Over the past decade, more than 2,000 bodies have been recovered from the Sonora Desert in Arizona and brought to the morgue at Pima County. Of these, 700 have never been identified. When Silver first filmed the body of man with the words “Dayani Cristal” tattooed across his chest, the odds of determining his identity seemed remote. But some excellent detective work soon pinpointed the man as Honduran. The film’s heart-breaking final sequence reveals the significance of the tattoo.

“Once we knew he was Honduran and not Mexican,” says the director, “the Honduran government set up introductions to the family. So when I returned with the coffin from the US to Honduras, the family knew I would be there and that was okay with them. I spent a few weeks in the village afterwards, and there have been more trips since.”

By way of a memorial to this onceanonymous migrant, Silver, Bernal and the film’s producers immediately entered into negotiations with the family and community left behind.

“It’s very rare for this kind of film to ever make any money,” says Silver. “But from that first visit we were keen to work out something that is of benefit to them, given that this is their story. So the following year they discussed what they needed as a community. We are still looking for another $20,000 but we made $50,000 already to pay for a water supply system and a further $30,000 for a school. That is currently being built.”

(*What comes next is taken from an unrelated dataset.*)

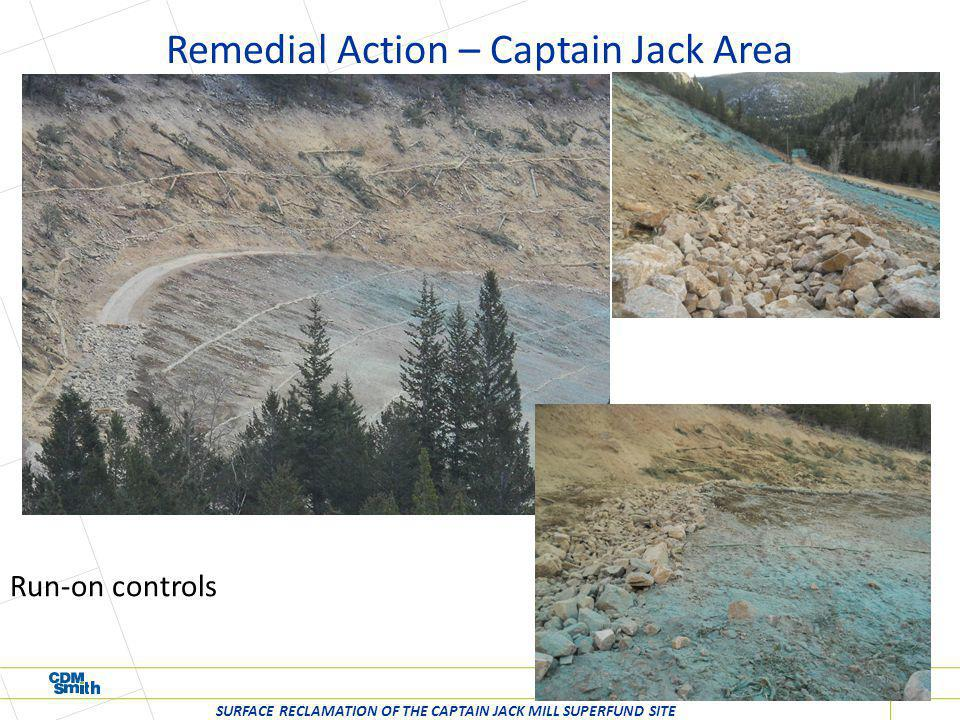 Remedial Action – Captain Jack Area SURFACE RECLAMATION OF THE CAPTAIN JACK MILL SUPERFUND SITE Run-on controls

There are complex issues at the heart of Who Is Dayani Cristal?. The film quotes forensic anthropologist Bruce Anderson: "The problem is all economic. We're dangling the carrot in grocery stores, in hotels and service industries . . . We benefit from a blue-collar labour force that has brown skin." Mostly, though, the film studiously avoids politics and proselytising.

“We did a load of interviews to understand the politics, which we hosted on the website,” says Silver. “But we didn’t want to bring that kind of talking-head politics into the film. We had this sort of unwritten rule that all the people in the film had been in touch with the dead person in some way. They’re people in morgue or at various consulates and, of course, the family.

“My thinking was there’s enough left- and right-wing opinion on the subject, particularly in the US. What seemed to be lacking was human empathy or a sense of universality.”